CREATE TABLE sales_q1_2006 PARALLEL COMPRESS AS SELECT * FROM sales WHERE 0 = 1; /* This would be the regular ETL job */ ALTER SESSION ENABLE PARALLEL DML; INSERT /* PARALLEL qs */ INTO sales_q1_2006 qs SELECT /* PARALLEL s */ prod_id , cust_id , add_months(time_id,3) , channel_id , promo_id , quantity_sold , amount_sold FROM sales PARTITION(sales_q4_2005) s; COMMIT; CREATE BITMAP INDEX bmp_indx_prod_id ON sales_q1_2006 (prod_id); CREATE BITMAP INDEX bmp_indx_cust_id ON sales_q1_2006 (cust_id); CREATE BITMAP INDEX bmp_indx_time_id ON sales_q1_2006 (time_id); CREATE BITMAP INDEX bmp_indx_channel_id ON sales_q1_2006 (channel_id); CREATE BITMAP INDEX bmp_indx_promo_id ON sales_q1_2006 (promo_id); ALTER TABLE sales_q1_2006 ADD CONSTRAINT sales_q_prod_fk FOREIGN KEY (prod_id) REFERENCES products(prod_id) ENABLE NOVALIDATE; ALTER TABLE sales_q1_2006 ADD CONSTRAINT sales_q_cust_fk FOREIGN KEY (cust_id) REFERENCES customers(cust_id) ENABLE NOVALIDATE; ALTER TABLE sales_q1_2006 ADD CONSTRAINT sales_q_time_fk FOREIGN KEY (time_id) REFERENCES times(time_id) ENABLE NOVALIDATE; ALTER table sales_q1_2006 ADD CONSTRAINT sales_q_channel_fk FOREIGN KEY (channel_id) REFERENCES channels(channel_id) ENABLE NOVALIDATE; ALTER table sales_q1_2006 ADD CONSTRAINT sales_q_promo_fk FOREIGN KEY (promo_id) REFERENCES promotions(promo_id) ENABLE NOVALIDATE; BEGIN DBMS_STATS.GATHER_TABLE_STATS('SH','SALES_Q1_2006'); END; /
Create and load a separate table to be exchanged with a partition in the materialized view.

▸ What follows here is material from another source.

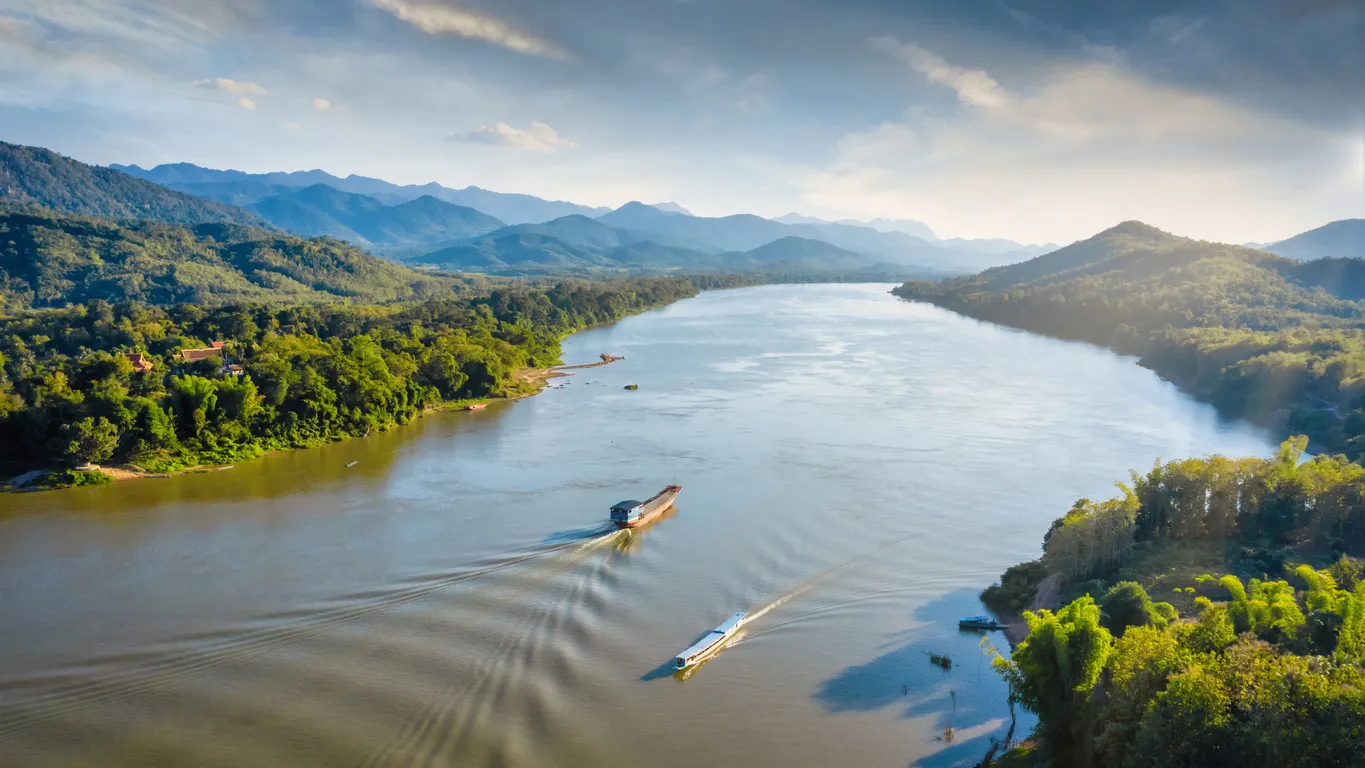 Le Mékong près de Louang Prabang au Laos © iStock / Mlenny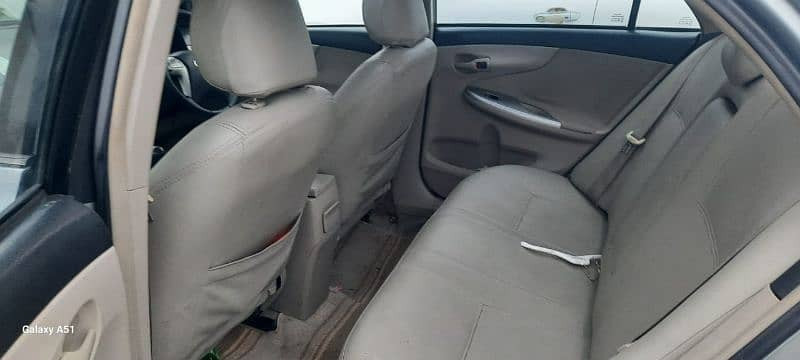 toyota-corolla-gli-2012-big-9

CREATE TABLE sales_mv_q1_2006 PARALLEL COMPRESS AS SELECT * FROM sales_prod_cust_mv WHERE 1 = 0; ALTER SESSION ENABLE PARALLEL DML; INSERT /*+ PARALLEL smv */ INTO sales_mv_q1_2006 smv SELECT /*+ PARALLEL s PARALLEL c */ s.time_id , s.prod_id , p.prod_name , s.cust_id , cust_first_name , c.cust_last_name , SUM(s.amount_sold) , SUM(s.quantity_sold) FROM sales_q1_2006 s , products p , customers c WHERE s.cust_id = c.cust_id AND s.prod_id = p.prod_id GROUP BY s.time_id , s.prod_id , p.prod_name , s.cust_id , c.cust_first_name , c.cust_last_name; COMMIT;
Gather statistics.
BEGIN DBMS_STATS.GATHER_TABLE_STATS('SH','SALES_MV_Q1_2006'); END;
Exchange the partitions.
ALTER TABLE sales EXCHANGE PARTITION sales_q1_2006 WITH TABLE sales_q1_2006 INCLUDING INDEXES WITHOUT VALIDATION; ALTER TABLE sales_prod_cust_mv EXCHANGE PARTITION p2006q1 WITH TABLE sales_mv_q1_2006 INCLUDING INDEXES WITHOUT VALIDATION;
Inform the database that the materialized view is fresh again.
ALTER MATERIALIZED VIEW sales_prod_cust_mv CONSIDER FRESH;
Note that because this scenario uses a prebuilt table and, because the constraints are not RELY
constraints, the query rewrite feature will work only with the query_rewrite_integrity
parameter set to STALE_TOLERATED
.
A particularly effective way of removing and archiving your data is through the use of a rolling window. An example of using a rolling window is when the data warehouse stores the most recent 36 months of sales data. A new partition can be added to the sales
table for each new month, and an old partition can be removed from the sales
table. This way, you will always maintain 36 months of data in the warehouse.
The following example shows a rolling window for the sales
table in the sh
schema.
Add the sales for December 2005.
ALTER TABLE sales ADD PARTITION sales_12_2005 VALUES LESS THAN ('01-JAN-2006');
Note that you must rebuild any existing indexes.
Drop the partition for 1999.
ALTER TABLE sales DROP PARTITION sales_1999;